Dr. Gal is taking advantage of the rapid development of new molecular biology tools and improved in vivo imaging capabilities. Using powerful electron microscopes, he follows the cellular pathways that lead to the accumulation of calcium in coccolithophores and silicon in diatoms. During his postdoctoral research at the Max-Planck Institute in Germany, he discovered a previously overlooked organelle where calcium is stored in intracellular reservoirs in coccolithophores. This intermediary step helped fill one of the gaps in understanding how these single-celled algae convert seawater into elaborate mineral structures.

Beyond intrinsic beauty

Many global warming studies focus on the colorful coral reefs, but compared to marine algae, these reefs form only a tiny part of the ocean’s ecosystem. Dr. Gal says that "understanding the effects of warming or acidification on diatoms and coccolithophores may yield even more important insights." These are some of the challenges he plans to work on in his new lab at the Weizmann Institute.

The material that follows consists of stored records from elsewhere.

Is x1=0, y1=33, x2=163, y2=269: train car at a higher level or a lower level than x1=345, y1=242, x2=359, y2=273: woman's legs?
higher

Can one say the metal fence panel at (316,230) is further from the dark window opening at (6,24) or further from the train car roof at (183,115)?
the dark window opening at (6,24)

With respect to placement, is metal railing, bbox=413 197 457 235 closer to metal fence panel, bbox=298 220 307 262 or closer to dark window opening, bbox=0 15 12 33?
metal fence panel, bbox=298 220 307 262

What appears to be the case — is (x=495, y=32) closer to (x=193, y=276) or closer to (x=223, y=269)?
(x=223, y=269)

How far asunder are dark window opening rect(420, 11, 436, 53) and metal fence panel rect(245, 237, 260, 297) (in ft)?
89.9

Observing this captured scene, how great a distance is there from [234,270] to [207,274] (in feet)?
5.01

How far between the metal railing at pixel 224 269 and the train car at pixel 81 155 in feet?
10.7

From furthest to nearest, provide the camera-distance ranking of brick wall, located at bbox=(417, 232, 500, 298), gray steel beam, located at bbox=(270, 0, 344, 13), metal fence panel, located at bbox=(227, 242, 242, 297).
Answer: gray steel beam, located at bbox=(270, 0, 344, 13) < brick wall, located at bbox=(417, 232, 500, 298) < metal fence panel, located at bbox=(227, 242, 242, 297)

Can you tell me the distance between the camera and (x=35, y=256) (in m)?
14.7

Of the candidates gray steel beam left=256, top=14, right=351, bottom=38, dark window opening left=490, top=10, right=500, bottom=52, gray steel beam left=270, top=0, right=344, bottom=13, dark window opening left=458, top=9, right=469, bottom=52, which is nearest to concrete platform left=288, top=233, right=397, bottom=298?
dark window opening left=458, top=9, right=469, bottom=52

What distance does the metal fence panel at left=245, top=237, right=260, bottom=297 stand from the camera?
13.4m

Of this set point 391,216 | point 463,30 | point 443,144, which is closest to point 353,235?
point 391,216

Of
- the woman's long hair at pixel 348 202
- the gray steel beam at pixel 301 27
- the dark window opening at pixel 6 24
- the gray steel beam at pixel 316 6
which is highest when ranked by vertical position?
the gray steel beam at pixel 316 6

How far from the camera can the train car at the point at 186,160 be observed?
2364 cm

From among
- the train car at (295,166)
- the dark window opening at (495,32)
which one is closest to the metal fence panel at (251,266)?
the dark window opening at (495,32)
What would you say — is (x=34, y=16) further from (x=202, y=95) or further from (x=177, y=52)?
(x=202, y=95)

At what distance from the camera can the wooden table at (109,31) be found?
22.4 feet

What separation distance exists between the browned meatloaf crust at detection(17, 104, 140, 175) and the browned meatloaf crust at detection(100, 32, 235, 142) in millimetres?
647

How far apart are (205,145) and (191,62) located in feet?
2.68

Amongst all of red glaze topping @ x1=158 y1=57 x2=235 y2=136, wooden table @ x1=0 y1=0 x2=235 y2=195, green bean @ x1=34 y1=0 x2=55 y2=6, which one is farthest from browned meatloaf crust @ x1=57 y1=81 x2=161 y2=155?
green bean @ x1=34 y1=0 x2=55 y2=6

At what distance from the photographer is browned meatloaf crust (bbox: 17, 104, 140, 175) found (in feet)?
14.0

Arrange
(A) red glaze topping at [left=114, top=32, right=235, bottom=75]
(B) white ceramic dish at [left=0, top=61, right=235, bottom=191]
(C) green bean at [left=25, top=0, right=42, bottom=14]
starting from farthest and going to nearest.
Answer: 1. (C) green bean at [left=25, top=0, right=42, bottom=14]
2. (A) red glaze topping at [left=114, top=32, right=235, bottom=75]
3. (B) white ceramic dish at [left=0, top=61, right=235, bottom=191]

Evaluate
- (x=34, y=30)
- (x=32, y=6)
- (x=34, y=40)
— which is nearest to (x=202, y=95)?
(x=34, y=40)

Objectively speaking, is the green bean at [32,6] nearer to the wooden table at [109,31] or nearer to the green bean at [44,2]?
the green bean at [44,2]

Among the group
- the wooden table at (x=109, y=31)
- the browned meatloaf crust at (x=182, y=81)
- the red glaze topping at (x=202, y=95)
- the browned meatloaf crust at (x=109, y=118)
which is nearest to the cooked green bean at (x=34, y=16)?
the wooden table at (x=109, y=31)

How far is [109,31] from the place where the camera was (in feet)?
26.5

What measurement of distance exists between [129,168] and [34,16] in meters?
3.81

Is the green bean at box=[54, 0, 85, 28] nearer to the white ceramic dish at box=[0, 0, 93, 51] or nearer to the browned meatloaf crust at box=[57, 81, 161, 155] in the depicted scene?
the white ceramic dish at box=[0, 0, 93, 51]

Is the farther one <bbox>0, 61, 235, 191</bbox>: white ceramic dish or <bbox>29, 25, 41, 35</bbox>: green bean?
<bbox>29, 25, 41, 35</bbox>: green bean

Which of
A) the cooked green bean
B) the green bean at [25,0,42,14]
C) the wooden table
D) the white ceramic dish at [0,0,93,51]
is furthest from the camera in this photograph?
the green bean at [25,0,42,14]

Beyond the intrinsic beauty and global role diatoms play in the ecosystem, scientists are beginning to find new applications for these bio-engineered silica structures. For instance, encapsulating an enzyme or drug into a diatom shell can create a very stable drug delivery system that is cheap to produce. Meanwhile, chemists are also starting to investigate complex silica and calcium carbonate structures as mesoporous surfaces (containing pores of 2 to 50 nm in diameter) on which to conduct very efficient catalytic reactions. Biomineral structures are also being explored for their optical and electrochemical properties.

Dr. Gal was born in Jerusalem. He earned BAs magna cum laude in biology and summa cum laude in geology at Ben-Gurion University of the Negev in 2008. He completed his MSc in 2010 and his PhD in the Department of Structural Biology at the Weizmann Institute in 2014, working jointly with Profs. Lia Addadi and Stephen Weiner. From 2014 until joining the Department of Plant and Environmental Sciences at the Weizmann Institute in February 2017, Dr. Gal studied biomineralization in algae as a postdoctoral researcher at the Max-Planck Institute of Colloids and Interfaces and the Max-Planck Institute of Molecular Plant Physiology in Potsdam, Germany.

He won several departmental awards for excellence as an undergraduate at Ben-Gurion University. He was awarded a Clore Foundation fellowship for excellent PhD students from 2011 to 2014 and was invited as a student to attend the 63rd Lindau Nobel Laureate Meeting in 2013. Upon graduation, he was awarded the Shimon Reich Memorial Prize of Excellence awarded by the Feinberg Graduate School at the Weizmann Institute. Dr. Gal was awarded an Alexander von Humboldt Postdoctoral Research Fellowship in 2015 and 2016.

Dr. Assaf Gal is supported by the Laurie Kayden Foundation, The Henry Krenter Institute for Biomedical Imaging and Genomics, the Lerner Family Plant Science Research Endowment Fund, the Estate of Helen Nichunsky, the Ida Rosenman Sands Family Trust, and the Barbra Streisand Foundation.